Manual

From wiki
Revision as of 13:47, 15 December 2017 by Mat007 (Talk | contribs)

(diff) ← Older revision | Latest revision (diff) | Newer revision → (diff)
Jump to: navigation, search

This section provides a complete description of every feature in the library.

XML

Using the library

Only one include statement is necessary :

#include <xeumeuleu/xml.hpp>

The whole library is enclosed within the namespace xml.

All input streams derive from xml::xistream and all ouput streams from xml::xostream.
All operations described in this manual are actually available on those base stream types.

Should an error happen manipulating a stream an exception of type xml::exception which derives from std::exception will be raised.

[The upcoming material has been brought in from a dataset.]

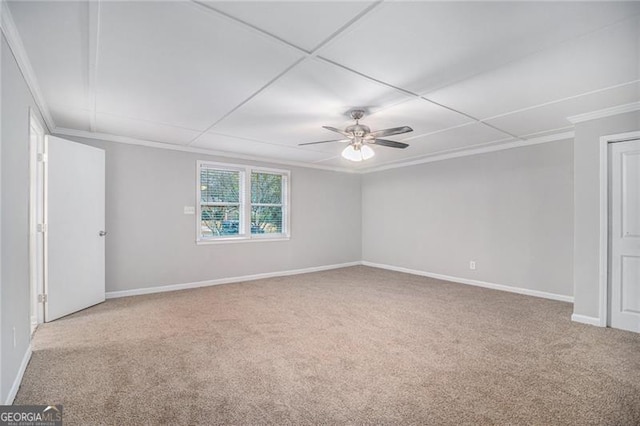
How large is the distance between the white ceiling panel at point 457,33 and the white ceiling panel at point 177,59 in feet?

Furthermore a textual representation of the current context of an input stream can be retrieved using the context() method. It usually contains the line/column number and any information to identify the input (such as file name).

Creating a stream

The first step is to create the proper stream depending on the needs.

Input streams

The following code creates a stream from an XML document contained in an std::string :

xml::xistringstream xis( string );

The following code creates a stream from an XML document contained in a file file.xml :

xml::xifstream xis( "file.xml" );

The following code creates a stream from an XML document contained in an std::istream :

xml::xistreamstream xis( is );

The following code clones a given existing stream xis :

xml::xibufferstream xibs( xis );

The purpose of this stream implementation is to bufferize XML in order to read it later.

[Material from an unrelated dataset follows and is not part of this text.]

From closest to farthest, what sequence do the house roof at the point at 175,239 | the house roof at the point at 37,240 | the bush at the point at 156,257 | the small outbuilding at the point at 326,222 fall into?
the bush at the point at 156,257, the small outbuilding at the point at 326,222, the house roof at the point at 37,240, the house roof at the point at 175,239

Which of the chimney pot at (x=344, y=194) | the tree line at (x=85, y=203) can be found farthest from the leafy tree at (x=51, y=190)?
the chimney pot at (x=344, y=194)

The following code branches a given existing stream xis :

xml::xisubstream xiss( xis );

The purpose of this stream implementation is to perform operations on xiss without impacting xis.
Obviously the life-time of the sub-stream must not exceed the life-time of the underlying stream.

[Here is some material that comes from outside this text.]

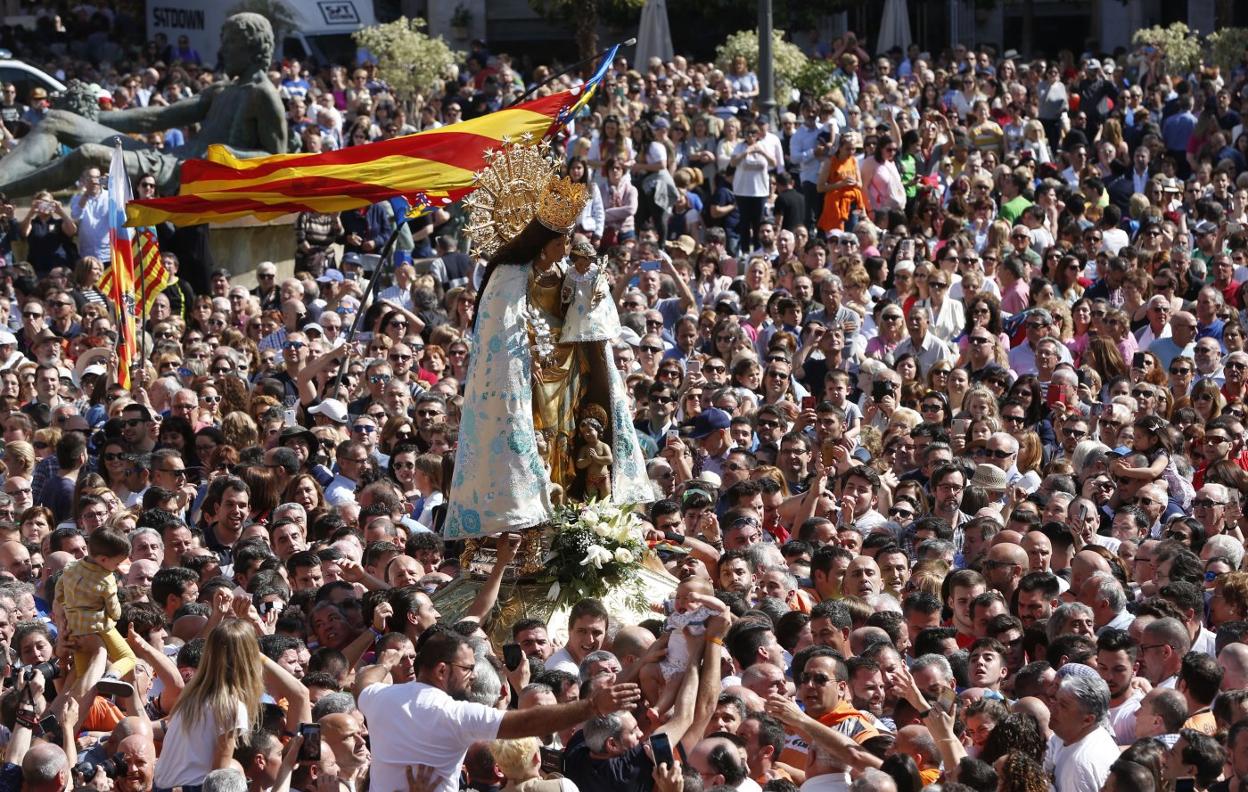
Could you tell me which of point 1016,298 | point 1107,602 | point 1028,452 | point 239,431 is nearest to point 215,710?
point 1107,602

The following code combines two streams xis1 and xis2 into a single stream :

xml::ximultistream xis( xis1, xis2 );

The purpose of this stream implementation is to read from two streams transparently as if there was one stream.
If one piece of data is available in both streams, the first one takes precedence, otherwise it is pulled from any of the streams as needed.
The life-time of the composite stream must not exceed the life-time of the underlying streams.

Output streams

The following code creates a stream to write an XML document to an std::string :

xml::xostringstream xos;
const std::string xml = xos.str();

After the serialization is finished the resulting document can be retrieved using the str() method.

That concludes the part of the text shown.